期待をかけたい。でも、重荷にならないか。
褒めたい。でも、甘やかしにならないか。
人は「期待されている」と感じたときに力を出す
人は、「信頼されている」「任されている」と感じたとき、自分の可能性を信じて、一歩踏み出します。これはスキルや経験以前の、心のスイッチです。

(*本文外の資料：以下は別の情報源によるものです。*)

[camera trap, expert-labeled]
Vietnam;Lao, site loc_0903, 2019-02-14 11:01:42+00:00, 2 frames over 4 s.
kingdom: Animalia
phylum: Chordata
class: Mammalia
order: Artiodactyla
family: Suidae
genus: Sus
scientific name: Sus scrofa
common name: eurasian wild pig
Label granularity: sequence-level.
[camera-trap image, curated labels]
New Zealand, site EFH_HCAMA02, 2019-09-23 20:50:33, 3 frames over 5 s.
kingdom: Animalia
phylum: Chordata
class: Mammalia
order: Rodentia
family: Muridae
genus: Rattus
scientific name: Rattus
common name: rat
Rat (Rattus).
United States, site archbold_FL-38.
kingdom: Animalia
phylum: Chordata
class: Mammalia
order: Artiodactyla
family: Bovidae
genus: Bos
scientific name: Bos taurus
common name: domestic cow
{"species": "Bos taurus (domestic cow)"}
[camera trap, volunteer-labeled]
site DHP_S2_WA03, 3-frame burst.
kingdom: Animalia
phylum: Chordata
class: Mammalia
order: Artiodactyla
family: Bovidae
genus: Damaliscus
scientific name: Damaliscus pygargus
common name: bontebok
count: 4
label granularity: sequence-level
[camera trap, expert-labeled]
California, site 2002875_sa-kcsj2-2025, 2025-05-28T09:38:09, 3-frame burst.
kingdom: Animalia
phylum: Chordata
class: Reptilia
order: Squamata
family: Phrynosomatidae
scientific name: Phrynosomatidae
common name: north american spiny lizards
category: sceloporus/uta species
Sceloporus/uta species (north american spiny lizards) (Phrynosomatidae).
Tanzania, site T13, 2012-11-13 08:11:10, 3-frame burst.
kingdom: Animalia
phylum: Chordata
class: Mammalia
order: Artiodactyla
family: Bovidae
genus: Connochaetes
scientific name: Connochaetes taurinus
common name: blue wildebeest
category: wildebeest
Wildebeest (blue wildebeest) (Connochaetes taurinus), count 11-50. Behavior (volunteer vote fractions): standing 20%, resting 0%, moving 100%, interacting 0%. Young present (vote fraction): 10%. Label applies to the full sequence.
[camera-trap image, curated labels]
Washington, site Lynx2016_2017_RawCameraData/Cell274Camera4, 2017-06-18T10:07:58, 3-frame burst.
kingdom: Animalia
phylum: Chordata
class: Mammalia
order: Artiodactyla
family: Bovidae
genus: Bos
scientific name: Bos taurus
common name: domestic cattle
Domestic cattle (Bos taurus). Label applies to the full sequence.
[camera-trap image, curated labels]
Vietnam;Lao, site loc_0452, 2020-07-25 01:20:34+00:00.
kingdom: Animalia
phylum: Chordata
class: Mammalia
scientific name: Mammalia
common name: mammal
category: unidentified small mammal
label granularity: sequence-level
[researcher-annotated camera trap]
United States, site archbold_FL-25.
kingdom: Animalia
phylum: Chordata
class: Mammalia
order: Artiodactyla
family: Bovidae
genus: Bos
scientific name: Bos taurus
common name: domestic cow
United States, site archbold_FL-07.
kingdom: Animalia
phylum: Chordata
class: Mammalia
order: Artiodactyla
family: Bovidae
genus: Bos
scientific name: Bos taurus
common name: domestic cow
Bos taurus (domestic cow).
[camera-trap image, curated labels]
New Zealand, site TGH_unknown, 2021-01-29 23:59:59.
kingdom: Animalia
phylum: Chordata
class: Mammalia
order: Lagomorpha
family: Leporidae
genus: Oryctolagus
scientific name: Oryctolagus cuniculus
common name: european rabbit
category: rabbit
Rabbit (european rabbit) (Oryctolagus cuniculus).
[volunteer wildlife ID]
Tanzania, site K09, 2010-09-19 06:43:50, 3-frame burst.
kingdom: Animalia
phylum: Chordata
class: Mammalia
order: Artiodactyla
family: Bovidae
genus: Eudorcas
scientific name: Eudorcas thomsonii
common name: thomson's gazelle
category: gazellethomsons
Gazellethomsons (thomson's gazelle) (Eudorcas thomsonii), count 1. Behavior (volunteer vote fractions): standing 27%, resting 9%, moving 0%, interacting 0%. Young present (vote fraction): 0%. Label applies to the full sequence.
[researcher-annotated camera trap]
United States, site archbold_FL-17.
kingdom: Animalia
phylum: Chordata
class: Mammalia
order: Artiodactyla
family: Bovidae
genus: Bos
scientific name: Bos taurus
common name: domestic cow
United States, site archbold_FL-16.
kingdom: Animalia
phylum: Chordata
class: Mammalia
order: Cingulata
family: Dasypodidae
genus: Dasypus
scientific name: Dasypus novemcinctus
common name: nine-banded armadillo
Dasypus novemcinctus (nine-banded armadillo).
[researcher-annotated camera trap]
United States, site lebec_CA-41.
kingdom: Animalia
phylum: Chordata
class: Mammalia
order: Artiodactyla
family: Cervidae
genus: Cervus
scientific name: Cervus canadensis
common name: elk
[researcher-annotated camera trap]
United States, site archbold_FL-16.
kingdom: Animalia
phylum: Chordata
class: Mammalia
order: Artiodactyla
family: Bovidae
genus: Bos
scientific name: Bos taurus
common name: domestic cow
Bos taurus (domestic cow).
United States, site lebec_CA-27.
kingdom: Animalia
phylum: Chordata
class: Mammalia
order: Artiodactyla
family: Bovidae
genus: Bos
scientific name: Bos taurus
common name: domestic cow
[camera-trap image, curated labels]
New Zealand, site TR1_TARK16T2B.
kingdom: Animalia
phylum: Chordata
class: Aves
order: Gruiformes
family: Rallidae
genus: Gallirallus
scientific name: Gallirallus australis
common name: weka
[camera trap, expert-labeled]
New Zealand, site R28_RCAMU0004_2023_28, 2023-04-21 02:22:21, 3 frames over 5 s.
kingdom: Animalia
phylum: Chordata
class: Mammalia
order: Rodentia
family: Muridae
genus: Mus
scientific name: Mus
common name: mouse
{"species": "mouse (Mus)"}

経営者の中にある「この人ならできる」「次のステージに進んでほしい」
という思いも、言葉にして初めて、社員の力になります。
伝えなければ、無いのと同じ。期待は、伝えてこそ意味を持ちます。
褒めることは、評価ではなく「相手の存在を認めること」
褒めるというと、
成果を出したときの“評価”だと受け取られがちですが、
私が感じるのは、社員が本当に求めているのはそこではありません。
- 努力を見てくれている
- 工夫に気づいてくれている
- 自分の存在を認めてもらえている
こうした存在承認の言葉が、「また頑張ろう」という内側のエネルギーになります。
結果だけでなく、そこに至るプロセスや姿勢にも目を向ける。
それが、人を育てる褒め方です。
ただし、経営者の言葉は“強すぎる”ことがある
一方で、こんな声も耳にします。
- 社長に言われると、身構えてしまう
- 期待されるほど、プレッシャーに感じる
- 本音なのか、評価なのか分からない
経営者の言葉は影響力が大きい分、
時に社員にとっては“強すぎる”のです。
そんなときに有効なのが第三者を介した伝え方です。
第三者は、思いを“届く言葉”に変える存在
私が若いときから実践していることがあります。
それは私との会話の中で別の人を取引先が褒めてくれたとき、相手に「ありがとうございます」というのはもちろんですが褒めていただいたことを必ず本人に伝えるようにしていました。人は褒められると嬉しいし仕事にも前向きになります。仕事に前向きになるとその後の行動も変わります。
同じ内容でも、
- 取引先の人
- 管理職
- 客観的な立場の人
から伝わることで、評価ではなく“応援”として届きます。
第三者は、経営者の思いを、社員の心に届く形に翻訳する役割を担います。
期待と称賛が循環する組織は強い
期待され、認められ、自分の価値を実感できる。
そんな経験を重ねた社員は、
- 自ら考え
- 自ら動き
- 周囲にも良い影響を広げていく
ようになります。
経営者が一人で全員に直接伝え続けなくても、
管理職や社外の力を借りて、
言葉が循環する仕組みをつくることで、
組織全体の空気は確実に変わっていきます。
経営者の「期待」を、社員に届けるために
「本当は期待している」
「本当は感謝している」
その思いが伝わらないままなのは、組織にとって大きな損失です。
もし、
- 自分の言葉だけではうまく伝わらない
- もっと一人ひとりを活かしたい
そう感じておられるなら、ぜひ第三者を介して褒めるを実践して下さい。